You will succeed" yazdım.
Sonra storynde beni etiketlemiş olduğu bildirimi gelmişti. 45 dakika önce. Yeni gördüm. Allah allah.
Storyi açtığımda beni saçını kurularken videoya almıştı ve... yazdığım şeyin aynısını yazmıştı. Haberimiz olmadan. Ve daha iyisi de biz... çok yakışıyorduk. Videoda üstümde dizimin üstüne gelen tişörtü, saçıyla uğraşıp hülen ben ve o. Cidden... çok yakışmıştık. Güzeldik yani.
Allahım bi sıcak oldu.
"Beraat"
"Efendim se-"
"Ney?" Dedik aynanda. Ben ne dediğini anlamamıştım ama o neden dedi. Emin değildim.
"Ne dedin Berat?"
"Ne dedim?"
"Burası bi sıcak oldu dimi" dedik aynı anda.

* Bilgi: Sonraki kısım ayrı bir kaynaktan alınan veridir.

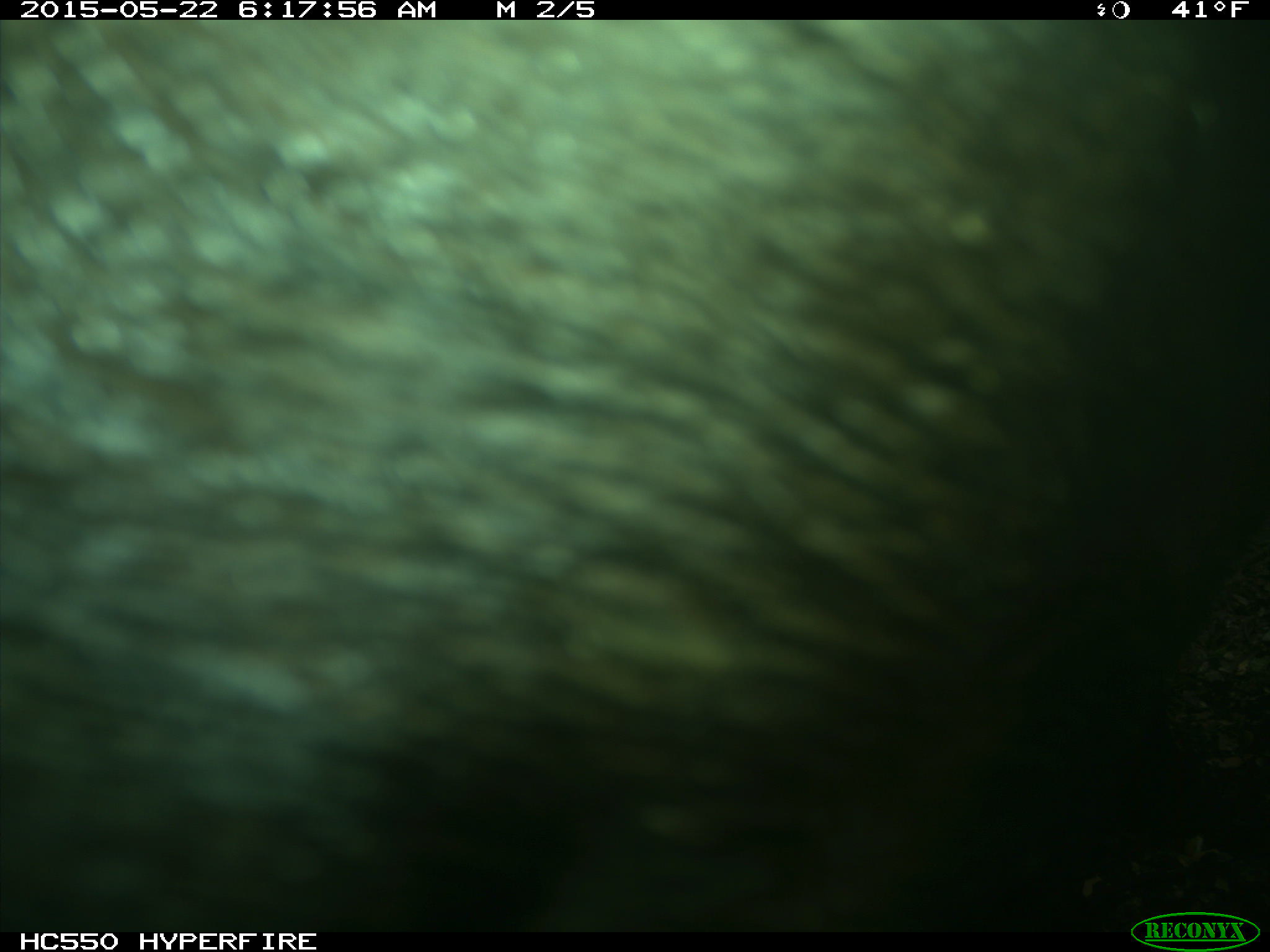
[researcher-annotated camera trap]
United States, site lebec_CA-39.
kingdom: Animalia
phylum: Chordata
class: Mammalia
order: Artiodactyla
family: Bovidae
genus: Bos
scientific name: Bos taurus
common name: domestic cow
Bos taurus (domestic cow).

Sonra gülmeye başladık. Arkasına geçip omuzlarından domateslere baktım.
"Aferin çaylak. Güzel gidiyorsun. Böyle devam edersen üç saate yiyebilicez salatayı."

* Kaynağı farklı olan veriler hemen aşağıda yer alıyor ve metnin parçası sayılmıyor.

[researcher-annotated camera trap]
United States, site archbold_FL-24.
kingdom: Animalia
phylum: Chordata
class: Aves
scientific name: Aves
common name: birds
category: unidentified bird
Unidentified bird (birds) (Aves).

Bana döndü ve eli yanağıma gitti. Şunu üçüncü veya dördüncü kez yapışıydı. Ve inanın uyuşturucu etkisindeydi. Veya votka. Terlemeye başlayıp enerji patlaması geçirecek şekilde mutlu oluyordunuz. Evet evet. Kesinlikle votka etkisindeydi.
"Biraz abartıyoruz galiba?"
"Yaanii, azıcık."
Beni belimden itti yavaş yavaş.
"Hadi salatayı ben tamamlarım. Sen klimayı aç."

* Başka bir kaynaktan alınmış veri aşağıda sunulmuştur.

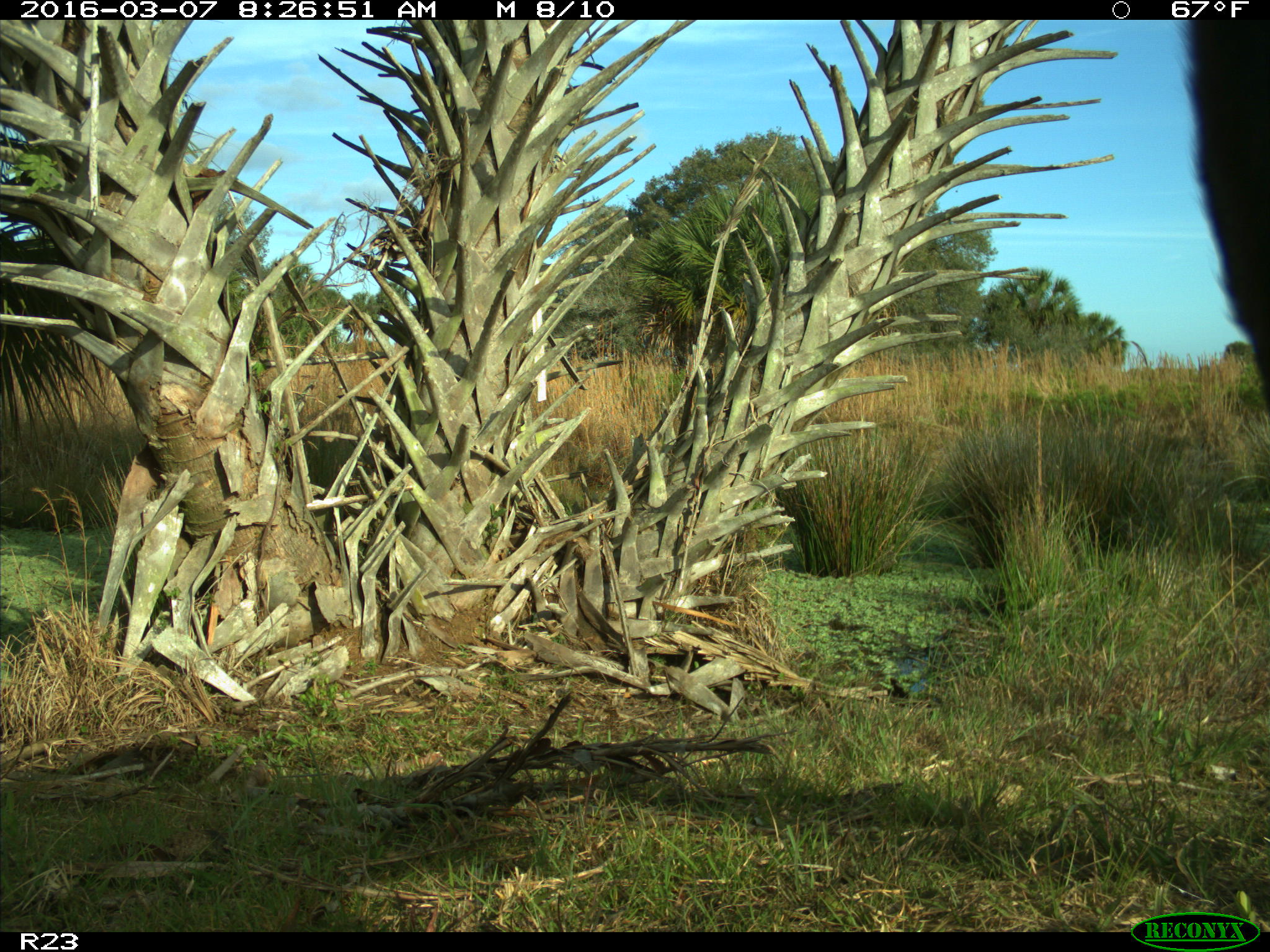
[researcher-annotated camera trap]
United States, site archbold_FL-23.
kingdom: Animalia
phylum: Chordata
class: Mammalia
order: Artiodactyla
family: Bovidae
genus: Bos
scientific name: Bos taurus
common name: domestic cow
Bos taurus (domestic cow).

"Peki o zaman. Sen bilirsin."
—————
Berat'tan
Çisilin beni çağırması ve Beşiktaş hakkındaki küçük atışmadan sonra salatalıkları elime aldım. Bakalım instagramdaki videoyu ne zaman görücek. Saçlarımı kurularken o kadar tatlıydı ki video alamadan edemedim. Hatıra olarak kalmalıydı. Ve onu izlerken farkettim ki, biz gerçekten uyumluyduk. Beraber tamamlıyorduk. Mutfakta, dışarıda. Sohbet ederken. Çoğu şeyde. Güzeldik. İyiydik ya biz. Arkadaştık. Arkadaş. Daha çok şey gibiydik. Se-
"Berat?"
"Efendim se-"
"Ney?" Ne diyorsun Berat? Mal mısın oğlum sen? Beynin nerde senin? Çisil anlamamış gibi bana bakıyordu.
"Ne dedin Berat?"
Yok yok. Anlamamıştı. Bakiyim. Aynen. Anlamamıştı.
"Ne dedim?" Sonra beni bi sıcak bastı.
"Burası bi sıcak oldu dimi?" dedim. Oda dedi. Kendine gel abi. Ne malsın. Gülüp salatalıklara döndüm. Arkamda bir hareketlenme olunca sırtımda ve omzumda Çisil'i hissettim. Ve inanın ki. Mükemmel bir histi.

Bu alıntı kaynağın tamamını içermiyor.